P.S. I wrote this on the train, but now I'm at the hotel in Siena. It stinks like cigarette smoke but I made it, and I have my bag.
Thursday, December 3, 2009
Tonight, I had what may spoil pasta & prego for me. Spaghetti alla Norma. It’s spaghetti with marinara sauce, eggplant, and ricotta cheese. But ricotta like I’ve never had it before – shaved. Delicious. As Michelle so aptly put it, these people have food figured out.
I learned that bread made in the Umbra region is terrible because they don’t use salt. Why not? Because in the 1500’s there was a tax levied on salt, and to protest, the people quit using it. To this day, they won’t. I don’t think we know what a memory is in the U.S.
Such a wonderful night. Aperitivos first, then a long dinner, then a digestivo, and then a glass of wine just to make the evening last a little longer. Thank you, Umbra Institute! This has been the best day yet.

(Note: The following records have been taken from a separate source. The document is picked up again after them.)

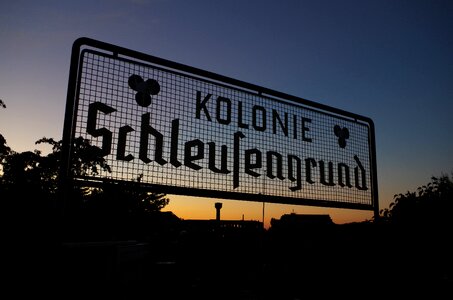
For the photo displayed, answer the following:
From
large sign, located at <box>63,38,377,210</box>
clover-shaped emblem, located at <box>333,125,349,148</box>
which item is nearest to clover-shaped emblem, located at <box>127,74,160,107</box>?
large sign, located at <box>63,38,377,210</box>

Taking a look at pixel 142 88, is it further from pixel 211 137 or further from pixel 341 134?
pixel 341 134

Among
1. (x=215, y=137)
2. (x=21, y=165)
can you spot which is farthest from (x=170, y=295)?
(x=21, y=165)

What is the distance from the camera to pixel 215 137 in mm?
3508

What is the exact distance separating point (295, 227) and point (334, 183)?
0.78 m

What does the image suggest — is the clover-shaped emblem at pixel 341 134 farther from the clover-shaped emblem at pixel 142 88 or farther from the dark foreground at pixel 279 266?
the clover-shaped emblem at pixel 142 88

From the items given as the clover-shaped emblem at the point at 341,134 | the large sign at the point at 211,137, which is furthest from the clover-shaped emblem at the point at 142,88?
the clover-shaped emblem at the point at 341,134

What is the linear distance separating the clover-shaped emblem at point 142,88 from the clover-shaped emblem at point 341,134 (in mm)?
2611

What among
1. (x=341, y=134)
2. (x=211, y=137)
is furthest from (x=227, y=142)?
(x=341, y=134)

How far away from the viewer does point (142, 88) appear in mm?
3137

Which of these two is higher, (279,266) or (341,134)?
(341,134)

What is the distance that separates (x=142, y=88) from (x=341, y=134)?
2.83 metres

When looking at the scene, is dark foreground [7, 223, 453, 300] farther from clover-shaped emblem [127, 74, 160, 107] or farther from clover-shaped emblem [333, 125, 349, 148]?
clover-shaped emblem [127, 74, 160, 107]

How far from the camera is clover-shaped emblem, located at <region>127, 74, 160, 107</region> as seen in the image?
3100mm

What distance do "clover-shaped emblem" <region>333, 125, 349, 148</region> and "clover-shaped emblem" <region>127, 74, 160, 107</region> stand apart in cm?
261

Yep, I like this town. Unfortunately, the fog was really thick today, so I didn't get to see any of the breathtaking views that it is famous for. I'm hoping that tomorrow I'll get to see a little on my way out of town, but the forecast is calling for rain. There's a reason there are high and low tourist seasons.
Wednesday, December 2, 2009
Feeling reinvigorated after a wonderful, long-lasting lunch and a laid-back visit to the Accademia Italiana. They have me scheduled to sit it on another class this afternoon, but the director just suggested I go shopping instead. I like these people. :)
Tuesday, December 1, 2009
I am exhausted, but before I crawl into bed and collapse, I wanted to post a couple of pictures from today. I managed to find the IES Rome office. It should have taken about 30 minutes to walk there and I allowed for an hour, and it worked out perfectly. They promptly put me in a cab and took me right back to the neighborhood where my hotel is to look at one of the student apartments. Good meetings, nice people, and afterwards I was able to see one sight in Rome - St Peter's Basilica, in Vatican City. Pictures don't do it justice.
Monday, November 30, 2009
The last part of the day ended up being the best. Four students came to the ISA office around 4:30pm and we spent 2 hours chatting about their time in Rome. I love that part – it reminds me why I like my job! Then afterwards we went to a little pizza shop that is right by ISA and I had some incredible pizza. So, two good Italian meals in one day and I’m feeling much better. Now to figure out how to get to my meeting tomorrow . . .
Favorite observations from the meeting with students:
- Recognizing the double standard Americans have with language; we want people who come to our country to speak English, and yet expect to speak English when we go abroad, too.
- Italian teenagers are a hundred times worse than American teenagers.
- Adjectives like busy, crowded, & noisy are not negative when they talk about Rome. That’s just how it is and they love it.
- It’s possible to get used to walking past the Pantheon every day, so that you don’t even notice it.
- People ask me “What did you do? What did you see?” But it’s not about seeing all of the museums and monuments. It’s about being able to give an Italian woman directions (in Italian!) and figuring out the bus system. That’s what I’m proud of.